Ubiquitin-associated protein 1 is a protein that in humans is encoded by the UBAP1 gene.

This gene is a member of the ubiquitin-associated domain (UBA) family, whose members include proteins having connections to ubiquitin and the ubiquitination pathway. The ubiquitin associated domain is thought to be a non-covalent ubiquitin-binding domain consisting of a compact three-helix bundle. This particular protein originates from a gene locus in a refined region on chromosome 9 undergoing loss of heterozygosity in nasopharyngeal carcinoma (NPC). Taking into account its cytogenetic location, this UBA domain family member is being studies as a putative target for mutation in nasopharyngeal carcinomas. Truncating Mutations in UBAP1 Cause Hereditary Spastic Paraplegia.

Model organisms 

Model organisms have been used in the study of UBAP1 function. A conditional knockout mouse line, called Ubap1tm1a(EUCOMM)Wtsi was generated as part of the International Knockout Mouse Consortium program — a high-throughput mutagenesis project to generate and distribute animal models of disease to interested scientists — at the Wellcome Trust Sanger Institute.

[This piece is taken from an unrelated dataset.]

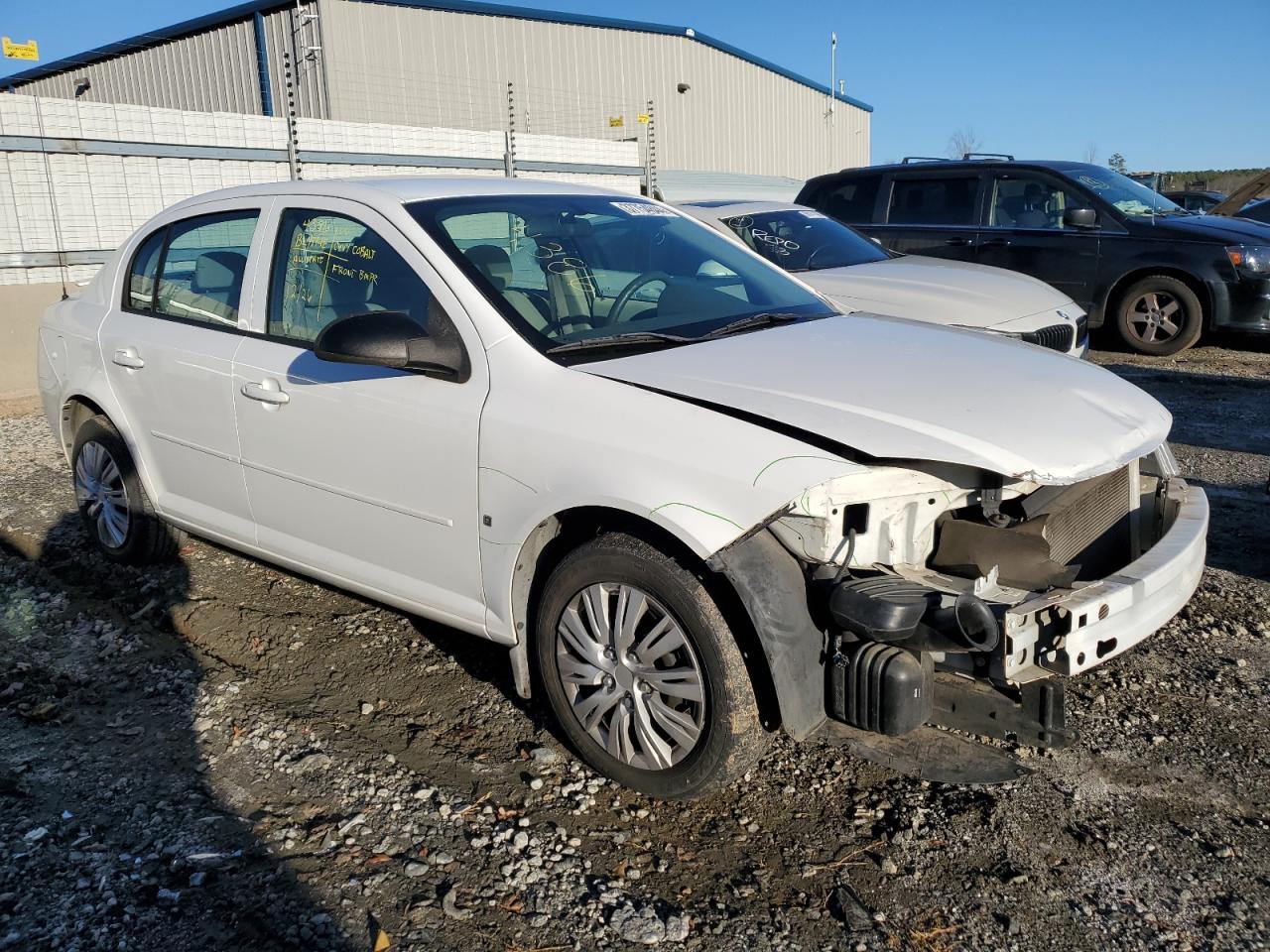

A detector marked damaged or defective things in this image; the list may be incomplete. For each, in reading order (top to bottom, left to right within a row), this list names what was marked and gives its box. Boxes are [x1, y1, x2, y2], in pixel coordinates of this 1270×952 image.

damaged white car [37, 178, 1208, 796]
car front end damage [710, 446, 1204, 762]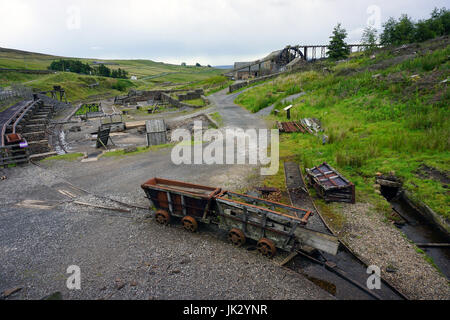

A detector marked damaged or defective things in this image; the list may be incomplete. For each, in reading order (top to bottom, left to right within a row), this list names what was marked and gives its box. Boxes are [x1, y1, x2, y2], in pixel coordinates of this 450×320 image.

rusty mine cart [141, 178, 338, 258]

Male and female animals underwent a standardized phenotypic screen to determine the effects of deletion. Twenty five tests were carried out and two phenotypes were reported. Fewer homozygous mutant embryos were identified during gestation than predicted, and none survived until weaning. The remaining tests were carried out on heterozygous mutant adult mice; no significant abnormalities were observed in these animals.